• [TRAVAIL À FAIRE]:
A) Dans le texte sur la fibre optique dans les immeubles, relevez toutes les installations énumérées juste après « Faisons le point : ».
B) D'après le texte sur la fibre optique dans les immeubles, à qui les opérateurs doivent-ils notifier au préalable la transformation des lignes en fibre optique ?
C) Reprenez le texte sur la fibre optique dans les immeubles là où il s'arrête et écrivez-en la suite.

Rédiger ainsi les alinéas 12 et 13 de cet article :

 

« Art. L. 33-6. 

«  I. – Les opérateurs de réseaux de communications électroniques ayant avant la promulgation de la loi n° de modernisation de l’économie, installé un réseau de communications électroniques à haut débit à l’intérieur d’un immeuble de logements et desservant un ou plusieurs utilisateurs finals peuvent de droit transformer les lignes de ce réseau en lignes en fibre optique, à leurs frais, sous réserve de notifier préalablement cette transformation au propriétaire de l’immeuble ou au syndicat de copropriétaires.

 

« II. – De la même manière, les opérateurs de réseaux de communications électroniques ayant avant la promulgation de la loi n° de modernisation de l’économie installé, avec l’autorisation de la collectivité territoriale concernée, un réseau de communications électroniques à haut débit en pied d’immeuble sont autorisés à installer, dans les immeubles de logements raccordables audit réseau, des lignes de communications électroniques à très haut débit en fibre optique ».

 

 

EXPOSÉ SOMMAIRE

 

Cet amendement vise à prendre en compte la situation des opérateurs ayant déjà investi dans l’installation de réseaux haut débit, avec l’autorisation des collectivités territoriales et le cas échéant des propriétaires concernés. Il introduit une exception pour les opérateurs ayant déjà installé un réseau à haut débit dans un immeuble donné et pour les opérateurs ayant établi un réseau à haut débit en pied d’immeubles avec l’autorisation de la collectivité territoriale concernée.

 

 

commentaires

 

Il serait bon d’en finir avec la multiplication des emprises incontrôlables !

On peut sans doute admettre la création de servitudes d’accès pour la distribution des différents services publics mais elles doivent s’accompagner d’un dispositif disciplinaire.

Faisons le point : colonnes EDF et GDF, dispositifs divers de relevés des compteurs individuels ou communs à distance, colonnes d’antennes collectives ou privées, réseau câblé. Ne parlons pas des installations liées à l’installation d’une antenne relais pour la téléphonie mobile puisqu’elle est décidée par le syndicat des copropriétaires.

Voici maintenant la fibre optique. Laissons aux opérateurs leurs controverses au sujet des prérogatives du premier installé. Nos observations vont à la possibilité laissée à l’installateur d’accaparer les parties communes en se bornant à une notification préalable qui n’est assortie d’aucun recours.

Tous les copropriétaires et propriétaires connaissent les dégradations liées à ces installations réalisées par des ouvriers peu qualifiés dont le seul souci est de passer au plus court en faisant des percements de 5 cm de diamètres pour passer un câble dont la section est à peine au dixième de cette taille.

Les branchements individuels ultérieurs sont effectués dans des conditions aussi déplorables. Les intervenants ne prennent pas même le temps de refermer les boîtiers.

 

Aux premiers temps du câblage, les cheminements dans les parties communes ont été déterminés en accord avec les propriétaires et les syndics. Les travaux ont souvent été effectués ensuite avec peu de soin.

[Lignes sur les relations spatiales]
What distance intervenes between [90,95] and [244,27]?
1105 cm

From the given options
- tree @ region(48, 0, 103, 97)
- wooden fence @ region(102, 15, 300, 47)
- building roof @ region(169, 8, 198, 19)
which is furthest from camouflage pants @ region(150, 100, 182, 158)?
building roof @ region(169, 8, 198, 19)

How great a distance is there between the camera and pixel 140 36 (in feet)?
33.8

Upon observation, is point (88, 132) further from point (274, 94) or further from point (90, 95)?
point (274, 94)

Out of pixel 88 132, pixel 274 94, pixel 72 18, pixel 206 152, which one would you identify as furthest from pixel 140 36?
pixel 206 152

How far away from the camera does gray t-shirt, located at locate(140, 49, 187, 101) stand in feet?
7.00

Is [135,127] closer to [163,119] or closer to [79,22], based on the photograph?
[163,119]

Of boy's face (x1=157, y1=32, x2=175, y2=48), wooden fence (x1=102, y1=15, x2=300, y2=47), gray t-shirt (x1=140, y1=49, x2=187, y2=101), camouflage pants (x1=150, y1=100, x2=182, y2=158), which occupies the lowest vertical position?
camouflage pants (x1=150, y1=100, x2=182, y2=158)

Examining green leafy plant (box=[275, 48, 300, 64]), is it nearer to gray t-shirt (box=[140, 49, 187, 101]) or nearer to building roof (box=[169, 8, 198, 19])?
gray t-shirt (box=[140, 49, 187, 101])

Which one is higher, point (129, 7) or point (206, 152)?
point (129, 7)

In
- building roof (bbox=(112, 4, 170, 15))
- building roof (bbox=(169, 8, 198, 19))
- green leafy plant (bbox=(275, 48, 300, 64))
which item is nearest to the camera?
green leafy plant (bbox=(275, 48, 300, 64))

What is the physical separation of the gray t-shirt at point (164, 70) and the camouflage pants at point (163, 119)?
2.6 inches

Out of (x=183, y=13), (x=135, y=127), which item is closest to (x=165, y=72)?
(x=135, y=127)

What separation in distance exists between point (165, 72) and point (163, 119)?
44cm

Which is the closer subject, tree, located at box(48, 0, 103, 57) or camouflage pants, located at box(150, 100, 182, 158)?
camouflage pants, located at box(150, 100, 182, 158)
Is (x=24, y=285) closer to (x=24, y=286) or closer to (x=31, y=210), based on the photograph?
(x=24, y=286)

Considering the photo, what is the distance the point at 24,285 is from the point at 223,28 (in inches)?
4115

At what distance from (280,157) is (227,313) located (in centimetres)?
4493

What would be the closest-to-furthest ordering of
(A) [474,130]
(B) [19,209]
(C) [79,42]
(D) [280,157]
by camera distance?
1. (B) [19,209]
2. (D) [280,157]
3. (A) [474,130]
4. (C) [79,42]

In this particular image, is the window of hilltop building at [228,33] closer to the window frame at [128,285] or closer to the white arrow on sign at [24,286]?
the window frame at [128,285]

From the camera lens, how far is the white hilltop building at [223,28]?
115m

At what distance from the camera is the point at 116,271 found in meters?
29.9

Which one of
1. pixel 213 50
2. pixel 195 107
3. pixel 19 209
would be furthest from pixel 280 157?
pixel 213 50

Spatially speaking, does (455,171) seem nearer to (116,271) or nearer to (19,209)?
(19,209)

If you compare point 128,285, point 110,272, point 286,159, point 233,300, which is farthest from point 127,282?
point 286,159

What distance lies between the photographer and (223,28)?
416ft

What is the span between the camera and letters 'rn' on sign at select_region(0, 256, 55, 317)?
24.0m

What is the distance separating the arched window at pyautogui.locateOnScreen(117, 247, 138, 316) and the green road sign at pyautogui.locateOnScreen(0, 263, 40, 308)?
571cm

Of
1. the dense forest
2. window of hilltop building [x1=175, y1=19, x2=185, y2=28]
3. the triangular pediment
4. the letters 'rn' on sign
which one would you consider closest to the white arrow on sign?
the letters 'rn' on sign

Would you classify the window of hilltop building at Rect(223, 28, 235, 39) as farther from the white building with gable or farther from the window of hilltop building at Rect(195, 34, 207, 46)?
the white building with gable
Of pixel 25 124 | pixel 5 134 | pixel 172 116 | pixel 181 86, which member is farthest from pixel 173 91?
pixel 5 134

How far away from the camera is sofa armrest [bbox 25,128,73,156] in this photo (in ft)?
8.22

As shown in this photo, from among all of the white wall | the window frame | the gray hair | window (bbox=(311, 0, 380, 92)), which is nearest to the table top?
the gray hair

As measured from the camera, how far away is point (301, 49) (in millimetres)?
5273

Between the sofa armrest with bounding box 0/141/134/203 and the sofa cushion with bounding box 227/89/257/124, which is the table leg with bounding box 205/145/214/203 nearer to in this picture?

• [LES RÉPONSES]:
A)
- colonnes EDF et GDF
- dispositifs divers de relevés des compteurs individuels ou communs à distance
- colonnes d'antennes collectives ou privées
- réseau câblé

B) Au propriétaire de l'immeuble ou au syndicat de copropriétaires.

C)
Les critiques contre l’amendement 576 vont avant tout au caractère excessif des droits dévolus à l’opérateur en place. Ce n’est pas notre problème.

C’est la procédure de notification que nous contestons. Le Code civil impose des obligations à tout bénéficiaire d’un droit de passage. Il doit en être de même pour les bénéficiaires d’un droit de câblage.

 

 

Débats Assemblée Nationale 1e séance du 9 juin 2008

 

M. le président. Je suis saisi d'un amendement n° 576. Cet amendement fait l'objet de quatre sous-amendements, nos 1530, 1478 rectifié, 1479 et 1480.

La parole est à Mme Corinne Erhel, pour soutenir l’amendement n° 576.

Mme Corinne Erhel. Cet amendement vise à modifier la rédaction des alinéas 12 et 13 de l’article 29.

Il est indispensable de prendre en compte la situation des opérateurs ayant déjà investi dans l’installation de réseaux haut débit dans un immeuble. Notre amendement vise à introduire une exception pour ces opérateurs.

M. le président. La parole est à M. le rapporteur, pour soutenir les sous-amendements n°s 1530, 1478 rectifié, 1479 et 1480 et donner l’avis de la commission sur l’amendement n° 576.

M. Jean-Paul Charié, rapporteur. Je partage la préoccupation des auteurs de l’amendement n° 576 à deux réserves près.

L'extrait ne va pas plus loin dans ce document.